Comprehensive language code information, consisting of ISO 639-1, ISO 639-2 and IETF language types.

Data

Data is taken from the Library of Congress as the ISO 639-2 Registration Authority, and from the Unicode Common Locale Data Repository.

data/language-codes.csv

This file contains the 184 languages with ISO 639-1 (alpha 2 / two letter) codes and their English names.

data/language-codes-3b2.csv

This file contains the 184 languages with both ISO 639-2 (alpha 3 / three letter) bibliographic codes and ISO 639-1 codes, and their English names.

data/language-codes-full.csv

This file is more exhaustive.

It contains all languages with ISO 639-2 (alpha 3 / three letter) codes, the respective ISO 639-1 codes (if present), as well as the English and French name of each language.

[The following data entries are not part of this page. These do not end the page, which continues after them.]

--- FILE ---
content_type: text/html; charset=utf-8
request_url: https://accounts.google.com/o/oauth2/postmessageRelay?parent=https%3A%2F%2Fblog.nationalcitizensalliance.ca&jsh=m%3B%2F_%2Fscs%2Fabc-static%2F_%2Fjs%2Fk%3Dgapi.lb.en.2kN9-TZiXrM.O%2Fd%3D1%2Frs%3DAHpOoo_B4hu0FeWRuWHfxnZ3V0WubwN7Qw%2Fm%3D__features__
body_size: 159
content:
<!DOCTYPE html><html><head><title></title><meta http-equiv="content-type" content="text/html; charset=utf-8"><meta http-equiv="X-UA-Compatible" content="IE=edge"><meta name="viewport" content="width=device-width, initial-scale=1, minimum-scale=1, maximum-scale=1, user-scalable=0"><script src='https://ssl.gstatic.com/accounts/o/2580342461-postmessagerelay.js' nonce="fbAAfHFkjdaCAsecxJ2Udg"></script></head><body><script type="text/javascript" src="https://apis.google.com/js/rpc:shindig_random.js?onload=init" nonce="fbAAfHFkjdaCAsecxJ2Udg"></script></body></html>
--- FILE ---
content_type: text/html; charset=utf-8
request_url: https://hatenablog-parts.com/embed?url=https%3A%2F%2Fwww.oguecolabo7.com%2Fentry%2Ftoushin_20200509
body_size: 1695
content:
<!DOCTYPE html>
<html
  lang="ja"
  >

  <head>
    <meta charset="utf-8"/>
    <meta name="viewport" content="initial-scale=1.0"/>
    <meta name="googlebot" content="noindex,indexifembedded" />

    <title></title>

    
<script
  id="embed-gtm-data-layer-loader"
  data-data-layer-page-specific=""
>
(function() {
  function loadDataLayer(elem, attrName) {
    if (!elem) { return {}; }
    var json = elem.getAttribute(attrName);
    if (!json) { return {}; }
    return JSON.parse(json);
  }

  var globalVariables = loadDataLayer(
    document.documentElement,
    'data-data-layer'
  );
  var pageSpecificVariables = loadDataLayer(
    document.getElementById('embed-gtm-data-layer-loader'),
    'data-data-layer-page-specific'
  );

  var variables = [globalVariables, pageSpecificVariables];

There are two versions of the three letter codes: bibliographic and terminologic. Each language has a bibliographic code but only a few languages have terminologic codes. Terminologic codes are chosen to be similar to the corresponding ISO 639-1 two letter codes.

Example from Wikipedia:

[...] the German language (Part 1: de) has two codes in Part 2: ger (T code) and deu (B code), whereas there is only one code in Part 2, eng, for the English language.

There are four special codes: mul, und, mis, zxx; and a reserved range qaa-qtz.

data/ietf-language-tags.csv

This file lists all IETF language tags of the official resource indicated by http://www.iana.org/assignments/language-tag-extensions-registry that into the /main folder of http://www.unicode.org/Public/cldr/latest/core.zip (project cldr.unicode.org).

Preparation

This package includes a bash script to fetch current language code information and adjust the formatting. The file ietf-language-tags.csv is obtained with ietf-lanGen.php.

License

This material is licensed by its maintainers under the Public Domain Dedication and License (PDDL).

Nevertheless, it should be noted that this material is ultimately sourced from the Library of Congress as a Registration Authority for ISO and their licensing policies are somewhat unclear. As this is a short, simple database of facts, there is a strong argument that no rights can subsist in this collection.

However, if you intended to use these data in a public or commercial product, please check the original sources for any specific restrictions.